Quale altra dote dovrebbe avere la politica se non la competenza, la lungimiranza, la continuità per fare sistema? Non sarebbe questo il vantaggio più grande che gioverebbe anche a tutti gli italiani?

Il problema è che una linea politica deve rimanere vincolata a una visione, anche di fronte a periodi di instabilità, come quella che sta caratterizzando da tempo l’Italia.

Ma da dove può nascere una visione? Dagli esempi positivi in atto. Esempi che sono sempre particolari, ma che suggeriscono un metodo e un’immagine della strada da percorrere.

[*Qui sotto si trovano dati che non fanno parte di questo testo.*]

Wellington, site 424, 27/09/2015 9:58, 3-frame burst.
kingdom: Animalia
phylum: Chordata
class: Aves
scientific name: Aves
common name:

I nostri emigrati poveri di inizio secolo scorso erano persone con una visione: partivano pensando che poi almeno i figli sarebbero riusciti a studiare con i soldi che mandavano a casa. Ognuno di loro aveva una visione ideale: decideva di sacrificare la propria vita perché qualcun altro potesse poi un giorno migliorare il suo paese. Pensiamo anche ai missionari che sono andati nei paesi africani, per anni e gratuitamente: sono coloro che col tempo hanno costruito la rete sanitaria che permette a quel continente di non versare in condizioni ancora peggiori. O pensiamo a un uomo come a Enrico Mattei che ha costruito l’unica grande impresa italiana ancora florida in Africa, alleandosi con quei paesi, schierandosi per la decolonizzazione, ed evitando di depredarli. O ancora, pensiamo al Sud Africa di Mandela, in cui si è affermata l’idea forte, condivisa, che bisognava svoltare e per questo si è avviato un processo di pacificazione quasi miracoloso.

L’analisi è impietosa, ma di fronte ad esempi positivi, si può sempre ricominciare.